多くの人は、写真にキャプションを付けるようなつもりで動画モデルにプロンプトを書きます。「ビーチにいる犬、シネマティック、4K」といった具合に。そして、なぜ結果がストック映像のように感じられるのかと首をかしげるのです。それを解決する発想の転換がこちら。画像を説明するのをやめて、ショットを演出しましょう。Seedance 2.0は映像制作の言語で学習されており、少しでも演出を与えれば、不気味なほど忠実にそれに従います。
カメラで幕を開ける
プロンプトの最初の言葉が、クリップ全体の文法を決めます。「スローなドリーイン」「手持ちのトラッキングショット」「固定のワイド」「クラッシュズーム」。どれを選ぶかで、フレームに何が映るかを言う前からエネルギーが変わります。あなたが選ばなければ、モデルが代わりに選びます。そしてたいてい、無難な選択になるのです。
ライティングは本気で
「ゴールデンアワーの逆光」。「実用ランプ1灯だけ、あとはすべて闇に沈む」。「ネオンのリムライト、濡れたアスファルト」。ライティングは、たった一文で世界一コスパの高い演出になります。そしてそれこそが、AIっぽく見えるクリップと、意図を感じさせるクリップの分かれ目でもあります。
セリフはクォーテーションで囲む
ダブルクォーテーションで囲んだものはすべて、話されるセリフになります。唇は同期し、声はキャラクターに合わせられます。15秒のクリップにとって、気の利いた一言はどんな映像的な装飾よりも効果的です。人が実際に話すように書きましょう。
説明せず、リファレンスで
動画にあなたの顔・商品・楽曲が必要なら、それを添付しましょう。犬を40語で説明しても、[Image1]とタグ付けした1枚の写真には決してかないません。言葉は、リファレンスでは伝えられないもの、つまり動き・雰囲気・タイミングのために取っておきましょう。
同じ一息で音楽も付ける
音声は映像と一緒に生成されるので、こちらも演出しましょう。「カットと同時に重低音のスコアが入る」「ルームトーンと雨音だけ」「ダサい90年代風のジングル」。無音もひとつの選択です。望むなら、そう指定しましょう。
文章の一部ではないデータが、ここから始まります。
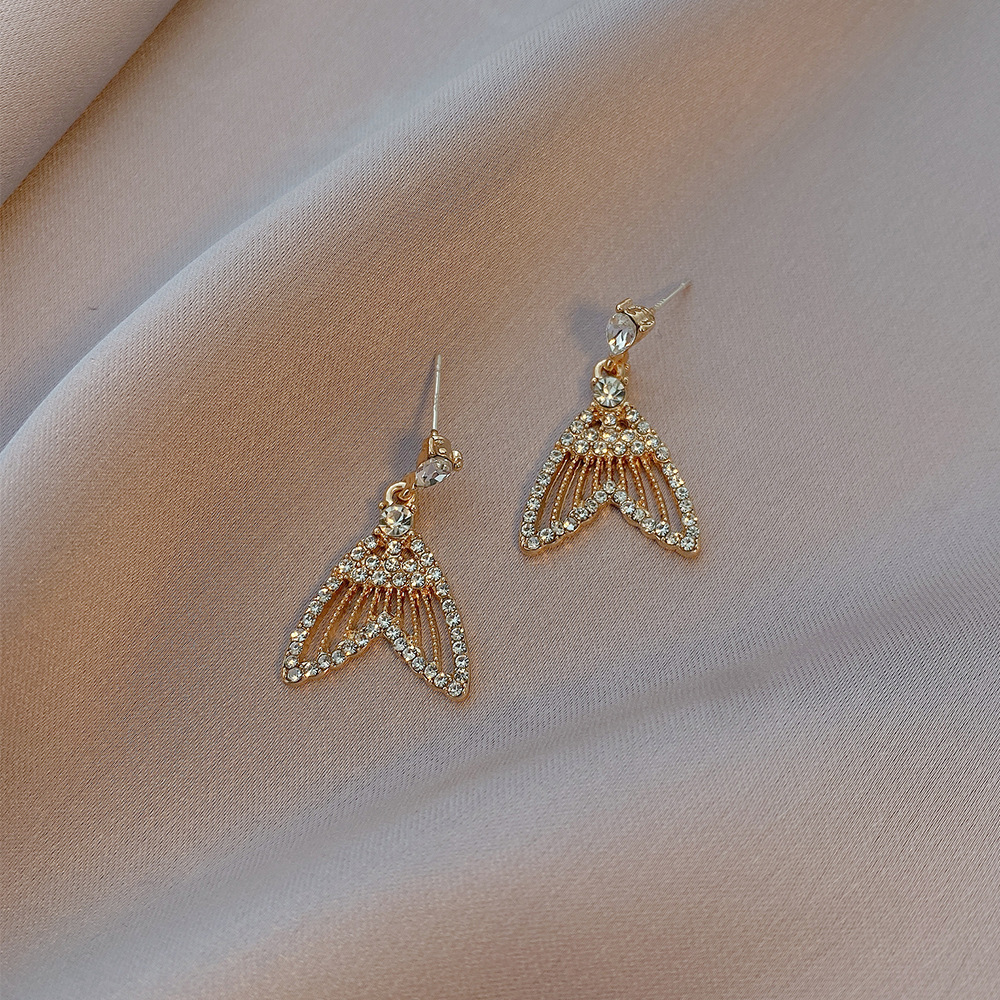 Diamond Tassel Pearl Moon Fishtail Earrings display picture 9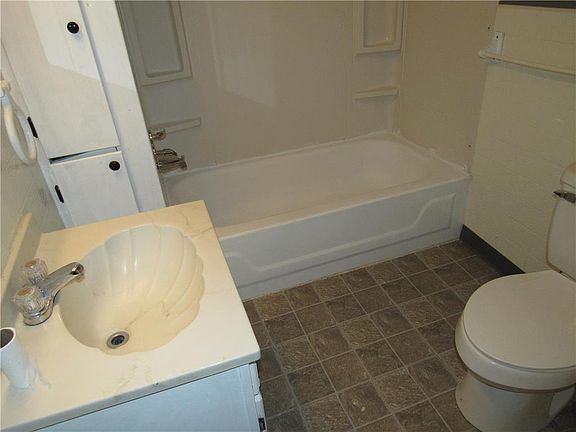 5th image of 720 Lewis Ave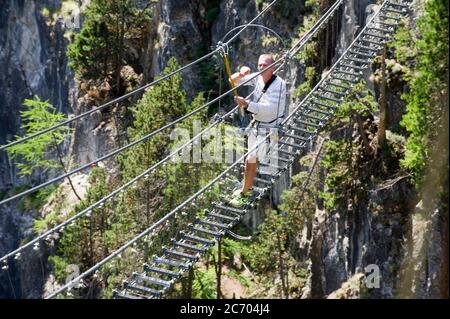 Europa, Italien, Piemont, Claviere, Tibetanische Brücke der Gorgias von S. Gervasio. Es ist die längste tibetische Brücke der Welt (544 Meter). Stockfoto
24時間営業のダイナーのカウンターの奥にいる[Image1]へのスローなドリーイン、実用ランプ1灯、立ちのぼる湯気。彼女がコーヒーを滑らせて「レンダーキューでも見てきたみたいな顔してるね」と言う。ルームトーンだけ、そして暗転のカットにピアノが一音。
これがこの技術のすべてです。カメラの動きひとつ、ライトひとつ、セリフひとつ、音ひとつ。あとはすべてセンス次第。そして都合のいいことに、そのセンスはもうあなたが持っているものなのです。